[Spatial data with pictures]
⟨

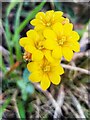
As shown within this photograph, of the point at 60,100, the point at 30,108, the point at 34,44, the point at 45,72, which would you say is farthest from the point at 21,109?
the point at 34,44

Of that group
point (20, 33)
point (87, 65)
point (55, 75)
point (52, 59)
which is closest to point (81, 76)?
point (87, 65)

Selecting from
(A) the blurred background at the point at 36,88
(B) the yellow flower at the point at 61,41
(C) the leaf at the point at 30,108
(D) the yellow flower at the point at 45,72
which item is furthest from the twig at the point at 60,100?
(B) the yellow flower at the point at 61,41

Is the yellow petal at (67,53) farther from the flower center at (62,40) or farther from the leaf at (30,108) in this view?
the leaf at (30,108)

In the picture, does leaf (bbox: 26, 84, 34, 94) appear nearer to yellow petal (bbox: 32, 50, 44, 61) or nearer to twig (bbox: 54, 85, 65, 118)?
twig (bbox: 54, 85, 65, 118)

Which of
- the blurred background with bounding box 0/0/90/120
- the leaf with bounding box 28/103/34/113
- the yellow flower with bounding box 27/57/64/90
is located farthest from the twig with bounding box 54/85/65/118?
the yellow flower with bounding box 27/57/64/90

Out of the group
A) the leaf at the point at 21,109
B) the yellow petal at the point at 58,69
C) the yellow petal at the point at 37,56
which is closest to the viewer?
the yellow petal at the point at 37,56

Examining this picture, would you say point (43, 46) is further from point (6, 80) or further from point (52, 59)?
point (6, 80)
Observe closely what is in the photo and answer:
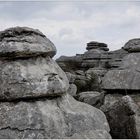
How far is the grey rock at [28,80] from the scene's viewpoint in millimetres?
8789

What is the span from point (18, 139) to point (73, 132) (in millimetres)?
1186

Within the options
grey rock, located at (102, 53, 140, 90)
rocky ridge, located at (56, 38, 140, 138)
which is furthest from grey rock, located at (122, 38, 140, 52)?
grey rock, located at (102, 53, 140, 90)

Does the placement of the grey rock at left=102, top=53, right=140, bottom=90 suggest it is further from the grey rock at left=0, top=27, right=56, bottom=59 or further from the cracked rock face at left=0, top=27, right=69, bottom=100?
the grey rock at left=0, top=27, right=56, bottom=59

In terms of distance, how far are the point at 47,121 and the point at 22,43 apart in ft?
5.70

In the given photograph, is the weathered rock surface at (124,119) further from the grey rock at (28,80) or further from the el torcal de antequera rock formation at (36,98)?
the grey rock at (28,80)

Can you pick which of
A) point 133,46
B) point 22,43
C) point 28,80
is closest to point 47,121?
point 28,80

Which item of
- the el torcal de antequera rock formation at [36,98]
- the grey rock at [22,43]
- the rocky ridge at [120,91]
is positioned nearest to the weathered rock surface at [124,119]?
the rocky ridge at [120,91]

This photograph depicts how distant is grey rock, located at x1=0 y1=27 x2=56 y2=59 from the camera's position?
29.5 feet

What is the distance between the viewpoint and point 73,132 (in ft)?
29.1

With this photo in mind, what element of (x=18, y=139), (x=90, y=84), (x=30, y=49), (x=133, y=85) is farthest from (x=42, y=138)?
(x=90, y=84)

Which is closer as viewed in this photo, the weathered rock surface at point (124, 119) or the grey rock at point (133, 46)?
the weathered rock surface at point (124, 119)

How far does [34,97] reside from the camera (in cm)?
887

⟩

| What to do |
Write out the listing word for word, omitting the pictures it holds.

| Complete response |
As shown within this photograph, of the point at 60,100, the point at 30,108, the point at 34,44, the point at 45,72, which would you say is farthest from the point at 21,109?
the point at 34,44

Of that group
point (20, 33)
point (87, 65)
point (55, 75)
point (52, 59)
which is closest to point (81, 76)?
point (87, 65)

Selecting from
(A) the blurred background at the point at 36,88
(B) the yellow flower at the point at 61,41
(C) the leaf at the point at 30,108
(D) the yellow flower at the point at 45,72
which item is furthest from the twig at the point at 60,100?
(B) the yellow flower at the point at 61,41

Is the yellow petal at (67,53) farther from the flower center at (62,40) or farther from the leaf at (30,108) in this view?
the leaf at (30,108)

In the picture, does leaf (bbox: 26, 84, 34, 94) appear nearer to yellow petal (bbox: 32, 50, 44, 61) or nearer to twig (bbox: 54, 85, 65, 118)?
twig (bbox: 54, 85, 65, 118)

Which of
- the blurred background with bounding box 0/0/90/120
- the leaf with bounding box 28/103/34/113
- the yellow flower with bounding box 27/57/64/90
is located farthest from the twig with bounding box 54/85/65/118?
the yellow flower with bounding box 27/57/64/90

Out of the group
A) the leaf at the point at 21,109
B) the yellow petal at the point at 58,69
C) the yellow petal at the point at 37,56
which is closest to the viewer?
the yellow petal at the point at 37,56

Examining this picture, would you say point (43, 46) is further from point (6, 80) or further from point (52, 59)?
point (6, 80)
Observe closely what is in the photo and answer:
How far is the grey rock at [28,80] from the scene's viewpoint in millimetres?
8789

What is the span from point (18, 139) to point (73, 132) (in millimetres)?
1186

Within the options
grey rock, located at (102, 53, 140, 90)
rocky ridge, located at (56, 38, 140, 138)
which is furthest from grey rock, located at (122, 38, 140, 52)?
grey rock, located at (102, 53, 140, 90)

Does the placement of the grey rock at left=102, top=53, right=140, bottom=90 suggest it is further from the grey rock at left=0, top=27, right=56, bottom=59 or further from the cracked rock face at left=0, top=27, right=69, bottom=100?
the grey rock at left=0, top=27, right=56, bottom=59

In terms of distance, how far are the point at 47,121 and the point at 22,43 apart in ft?
5.70

In the given photograph, is the weathered rock surface at (124,119) further from the grey rock at (28,80) or further from the el torcal de antequera rock formation at (36,98)?
the grey rock at (28,80)

Can you pick which of
A) point 133,46
B) point 22,43
C) point 28,80
is closest to point 47,121?
point 28,80

Which item of
- the el torcal de antequera rock formation at [36,98]
- the grey rock at [22,43]
- the rocky ridge at [120,91]
is positioned nearest to the weathered rock surface at [124,119]?
the rocky ridge at [120,91]

This photograph depicts how distant is grey rock, located at x1=0 y1=27 x2=56 y2=59 from the camera's position?
29.5 feet

What is the distance between the viewpoint and point 73,132 (in ft)?
29.1

With this photo in mind, what element of (x=18, y=139), (x=90, y=84), (x=30, y=49), (x=133, y=85) is farthest from (x=42, y=138)?
(x=90, y=84)

Which is closer as viewed in this photo, the weathered rock surface at point (124, 119) or the grey rock at point (133, 46)?
the weathered rock surface at point (124, 119)

How far does [34,97] reside from the camera (in cm)?
887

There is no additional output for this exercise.